PROBLEM → Carry on the post below about treating a technical writer's "silly questions" as product requirements, starting right after its last sentence.

Why Your “Silly Questions” Are Product Requirements
We have a technical writer on our team. She’s sharp, curious, and exactly the kind of non-technical professional who needs to understand machine learning to do her job well. Yesterday after a team meeting, she sent me a Slack message. My boss explained that we needed to clarify how we describe model deployment in our products. Deployment is simply the step where a machine learning model goes from being built and tested to making predictions on real data. In our product, once a model is built, it’s also immediately deployed. That’s not how it works with competitor products, and that’s what gives us an advantage.
As we were talking, I could tell she had never really created a framework around model building and deployment. She didn’t know how to conceptualize how it worked, so she couldn’t understand the technical details. This is what happens when you’re trying to understand machine learning without a technical background. You’re not missing intelligence or capability, you’re missing the framework that makes the details make sense.
A note on terms: A mental model is the internal picture you have of how something works. A framework is the structure you use to build that picture. In this post, you’ll see both. They’re related but not the same. The framework comes first. The mental model is what you’re left with once it clicks.
She was asking the right questions. What does deployment mean? When does it happen? How does it happen? What makes our approach different? Then she typed: “I feel like a tech journalist, always wondering and asking questions. Sometimes silly and basic.” I stopped what I was doing because her question wasn’t silly at all. She was telling us we’re not explaining things clearly enough, or maybe we’re starting at the wrong entry point. If she’s confused, our customers are probably confused too.

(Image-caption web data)
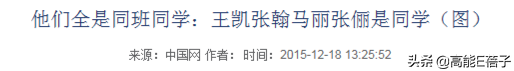 馬麗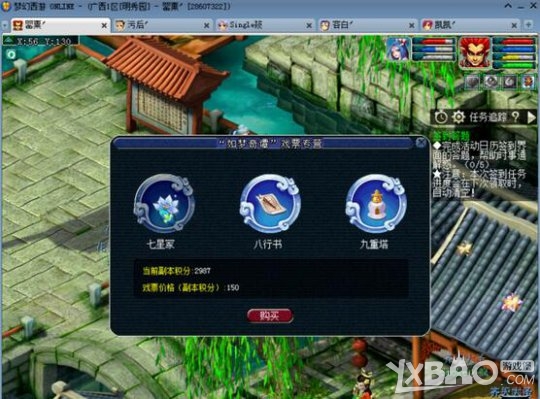 《梦幻西游》如梦奇谭之七星冢详细杀法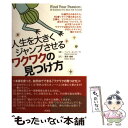 【中古】 人生を大きくジャンプさせるワクワクの見つけ方 / ヘンリ・ユンティラ, Henri Junttila, 栗宇美帆 / ヴォイス [単行本(ソフトカバー...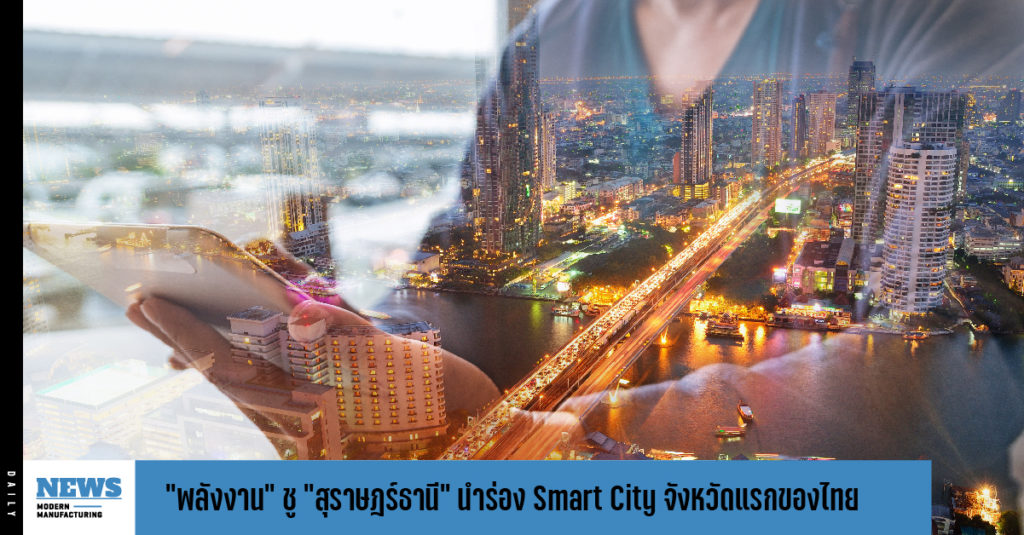 “พลังงาน” ชู “สุราษฎร์ธานี” นำร่อง Smart City จังหวัดแรกของไทย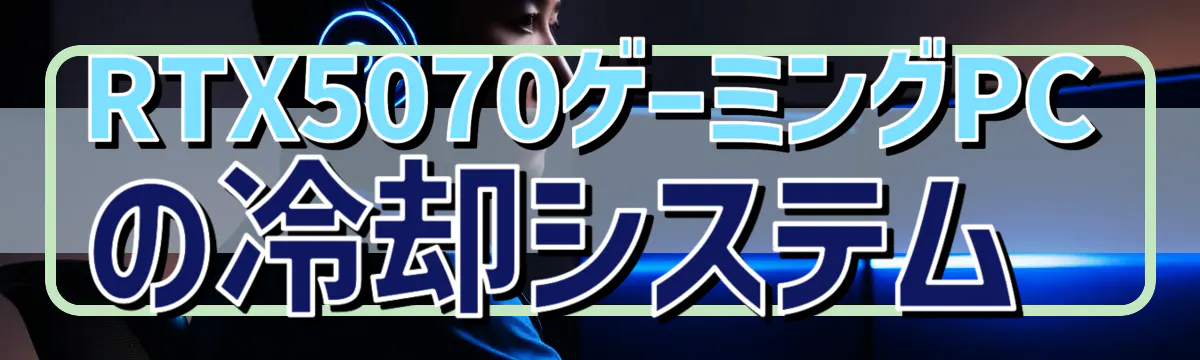 RTX5070ゲーミングPCの冷却システム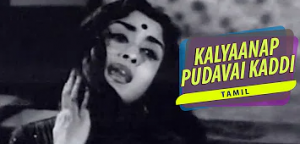 Kalyana Pudava Katti Song Lyrics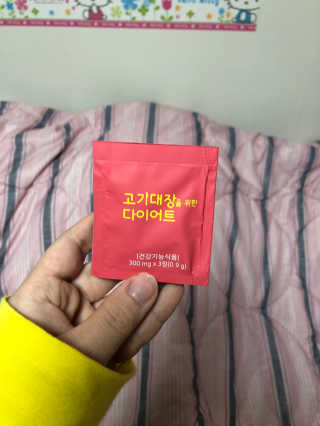 엄소정님이 올린 리뷰 사진 3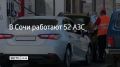 В Сочи 30 августа работают 52 автозаправочные станции, сообщили в администрации курорта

EXPECTED ANSWER →
This Has Always Been a Problem
I was a math major in college. I remember sitting in the library with my textbooks, trying to work through proofs. The textbook would show step 1, step 2, then: “It’s easy to see how this follows…” and jump to step 6. It wasn’t easy to see, at least not for me. I’d sit there for an hour trying to figure out the missing steps. Sometimes I’d get it, sometimes I wouldn’t, but I always felt like I was the problem. Like everyone else could “easily see” what I was missing. The textbook authors had been doing these proofs for so long that they’d internalized all the intermediate steps. To them, it really was easy to see. They’d forgotten what it was like to not have that mental model built into their brain.
There’s research on this. Researchers studying how experts teach beginners found that teachers would consistently skip multiple intermediate steps in their explanations, not because they were lazy or didn’t care, but because those steps no longer existed as separate thoughts in their brains. Expertise had changed how their brains processed information. What once took ten steps now felt like one. The experts genuinely couldn’t see the individual steps they were skipping.
Even more interesting, the study found that teachers with more expertise were actually worse at predicting what students would find difficult. The more they knew, the less they could see through a beginner’s eyes. This is called the curse of knowledge. Once you know something, it’s very hard to remember what it felt like not to know it. And that makes it difficult to explain clearly, especially if you aren’t aware it’s happening.
That experience with my math textbooks informed how I think about teaching and explaining things. If someone doesn’t understand something I’m explaining, my first thought is that I’m skipping steps they need, not that they’re not getting it.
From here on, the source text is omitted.